Your instructions ▸ Please present each line of the listing below as a numbered list. Omit the blank lines and leave the pictures out.

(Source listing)
= = = =

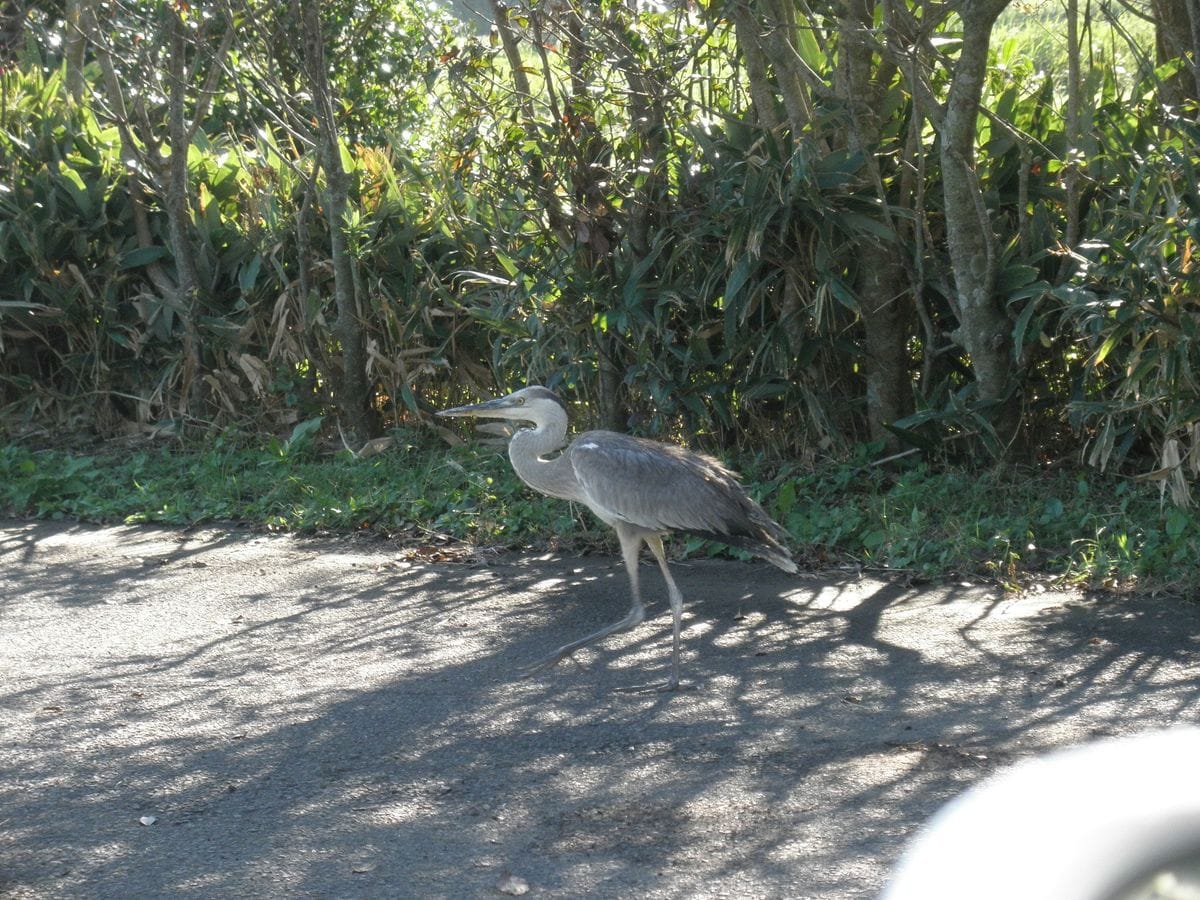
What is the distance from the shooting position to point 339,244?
944 centimetres

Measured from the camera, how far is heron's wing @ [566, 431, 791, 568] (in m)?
6.24

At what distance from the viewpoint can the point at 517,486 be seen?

= = = =

Answer ▸
1. What is the distance from the shooting position to point 339,244?
2. 944 centimetres
3. Measured from the camera, how far is heron's wing @ [566, 431, 791, 568] (in m)?
4. 6.24
5. At what distance from the viewpoint can the point at 517,486 be seen?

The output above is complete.